# Is DDR2 667 and DDR2 553 mhz works together..?



## amolwable (Dec 22, 2007)

I have Intel 945GNT, and transient 512 mb (533 mhz) Ram,
now i want to upgrade my ram,
want to add 1 GB 667 mhz (due to shortage of 533 mhz ram )
But is it compatible to both ram (533 and 667 )


----------



## Tech_Wiz (Dec 22, 2007)

Nope you have to use Ram of same frequency and of same make.


----------



## The_Devil_Himself (Dec 22, 2007)

^^nope.

you can use both sticks together but they both will work at 533mhz and you may face frequent BSODS.


----------



## MetalheadGautham (Dec 22, 2007)

The_Devil_Himself said:
			
		

> ^^nope.
> 
> you can use both sticks together but they both will work at 533mhz and you may face frequent BSODS.


nope

not if you explictly underclock the 667 ram to 533. In that case, you can safely go for a dual channel config.


----------



## ravi_9793 (Dec 22, 2007)

amolwable said:
			
		

> I have Intel 945GNT, and transient 512 mb (533 mhz) Ram,
> now i want to upgrade my ram,
> want to add 1 GB 667 mhz (due to shortage of 533 mhz ram )
> But is it compatible to both ram (533 and 667 )


yes U can use.

Higher frequency RAM will underclock and will work at lower frequency.


But U cant use two different frequency RAM for dual channel.


----------



## Pathik (Dec 22, 2007)

Hehe. Every1 saying Nope to the above post.
And yea Ravi is right. And there ll be no frequent BSODs.


----------



## Tech_Wiz (Dec 22, 2007)

If you put a Higher rating ram for example 1066 Mhz in a Ram Slot which has support for 800 MHz then it will underclock to work at 800 Mhz.

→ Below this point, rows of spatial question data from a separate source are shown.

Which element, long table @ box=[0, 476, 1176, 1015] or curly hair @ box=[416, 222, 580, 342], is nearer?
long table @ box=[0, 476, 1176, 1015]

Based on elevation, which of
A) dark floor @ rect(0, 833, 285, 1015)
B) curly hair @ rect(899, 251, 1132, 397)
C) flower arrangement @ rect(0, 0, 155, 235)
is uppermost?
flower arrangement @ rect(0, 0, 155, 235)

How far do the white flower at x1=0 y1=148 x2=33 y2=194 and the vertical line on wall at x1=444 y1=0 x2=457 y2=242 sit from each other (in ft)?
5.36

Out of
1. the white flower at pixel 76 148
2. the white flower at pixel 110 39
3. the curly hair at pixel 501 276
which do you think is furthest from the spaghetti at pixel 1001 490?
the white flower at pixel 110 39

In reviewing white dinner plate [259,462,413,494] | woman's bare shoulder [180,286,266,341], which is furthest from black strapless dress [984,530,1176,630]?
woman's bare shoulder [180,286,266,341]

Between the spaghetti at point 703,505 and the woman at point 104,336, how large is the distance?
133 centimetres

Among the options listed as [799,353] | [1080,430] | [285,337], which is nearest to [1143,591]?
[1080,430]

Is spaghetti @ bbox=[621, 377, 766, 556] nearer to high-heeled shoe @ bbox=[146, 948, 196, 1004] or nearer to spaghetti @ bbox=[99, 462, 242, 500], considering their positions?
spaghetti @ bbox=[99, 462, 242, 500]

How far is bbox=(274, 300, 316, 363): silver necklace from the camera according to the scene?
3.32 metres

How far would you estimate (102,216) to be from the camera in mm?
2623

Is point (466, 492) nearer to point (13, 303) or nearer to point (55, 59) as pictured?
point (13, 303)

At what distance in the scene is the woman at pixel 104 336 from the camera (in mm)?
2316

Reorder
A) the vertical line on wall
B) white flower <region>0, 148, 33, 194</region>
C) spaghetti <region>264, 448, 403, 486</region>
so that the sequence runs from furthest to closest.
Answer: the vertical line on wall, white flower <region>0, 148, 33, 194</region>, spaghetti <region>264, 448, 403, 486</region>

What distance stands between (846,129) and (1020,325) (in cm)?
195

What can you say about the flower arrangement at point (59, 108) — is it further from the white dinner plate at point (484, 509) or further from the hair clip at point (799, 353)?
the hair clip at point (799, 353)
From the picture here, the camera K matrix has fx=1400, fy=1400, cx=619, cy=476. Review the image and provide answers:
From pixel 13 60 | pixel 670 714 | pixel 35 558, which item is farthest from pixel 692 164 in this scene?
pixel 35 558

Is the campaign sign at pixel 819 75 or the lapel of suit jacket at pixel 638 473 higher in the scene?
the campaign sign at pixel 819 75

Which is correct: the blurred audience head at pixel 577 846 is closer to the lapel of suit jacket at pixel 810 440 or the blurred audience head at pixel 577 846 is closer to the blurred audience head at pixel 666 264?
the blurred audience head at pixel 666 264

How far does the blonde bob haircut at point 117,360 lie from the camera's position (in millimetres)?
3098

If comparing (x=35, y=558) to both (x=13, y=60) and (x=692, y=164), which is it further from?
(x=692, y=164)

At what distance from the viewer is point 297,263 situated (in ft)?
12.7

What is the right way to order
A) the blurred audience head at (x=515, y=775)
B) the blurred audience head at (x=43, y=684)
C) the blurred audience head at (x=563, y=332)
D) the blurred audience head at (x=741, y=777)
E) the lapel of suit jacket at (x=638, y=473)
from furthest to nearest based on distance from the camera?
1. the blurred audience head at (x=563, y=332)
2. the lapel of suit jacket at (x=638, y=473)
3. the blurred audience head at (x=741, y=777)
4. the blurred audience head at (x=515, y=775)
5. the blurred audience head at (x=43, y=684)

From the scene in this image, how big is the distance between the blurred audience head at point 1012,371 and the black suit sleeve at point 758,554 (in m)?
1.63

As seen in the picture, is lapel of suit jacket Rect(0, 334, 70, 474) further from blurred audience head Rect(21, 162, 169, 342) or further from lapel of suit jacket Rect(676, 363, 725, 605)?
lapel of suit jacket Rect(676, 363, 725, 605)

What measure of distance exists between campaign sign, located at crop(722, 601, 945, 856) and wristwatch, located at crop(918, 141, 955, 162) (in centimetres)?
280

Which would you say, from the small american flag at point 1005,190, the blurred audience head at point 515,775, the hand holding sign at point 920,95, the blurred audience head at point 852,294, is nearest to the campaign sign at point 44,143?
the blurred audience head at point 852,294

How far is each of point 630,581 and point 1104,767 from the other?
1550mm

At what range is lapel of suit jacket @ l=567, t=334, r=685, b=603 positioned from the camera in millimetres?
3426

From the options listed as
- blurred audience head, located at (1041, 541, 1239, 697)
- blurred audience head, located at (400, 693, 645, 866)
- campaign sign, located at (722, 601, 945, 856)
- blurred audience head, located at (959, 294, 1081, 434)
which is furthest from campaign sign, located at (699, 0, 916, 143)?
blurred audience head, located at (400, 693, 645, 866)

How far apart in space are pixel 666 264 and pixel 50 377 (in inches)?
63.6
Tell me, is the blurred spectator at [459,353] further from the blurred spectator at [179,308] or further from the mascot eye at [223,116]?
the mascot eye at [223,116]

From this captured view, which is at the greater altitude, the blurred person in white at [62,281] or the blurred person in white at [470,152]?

You cant use one 533 Mhz in one Slot and one 667 in Other. It wont work.


----------



## The_Devil_Himself (Dec 22, 2007)

pathiks said:
			
		

> Hehe. Every1 saying Nope to the above post.
> And yea Ravi is right. And there ll be no frequent BSODs.


lol,I said bsods just to convey that 'don't do it'.lol.It is not advisable to do it but it will work for sure.


----------



## ravi_9793 (Dec 22, 2007)

Tech_Wiz said:
			
		

> You cant use one 533 Mhz in one Slot and one 667 in Other. It wont work.


It will work...........


----------



## harmik (Dec 22, 2007)

AFAIK, it will work.
Both DIMMs will work at 533MHz.. and no dual channel config..


----------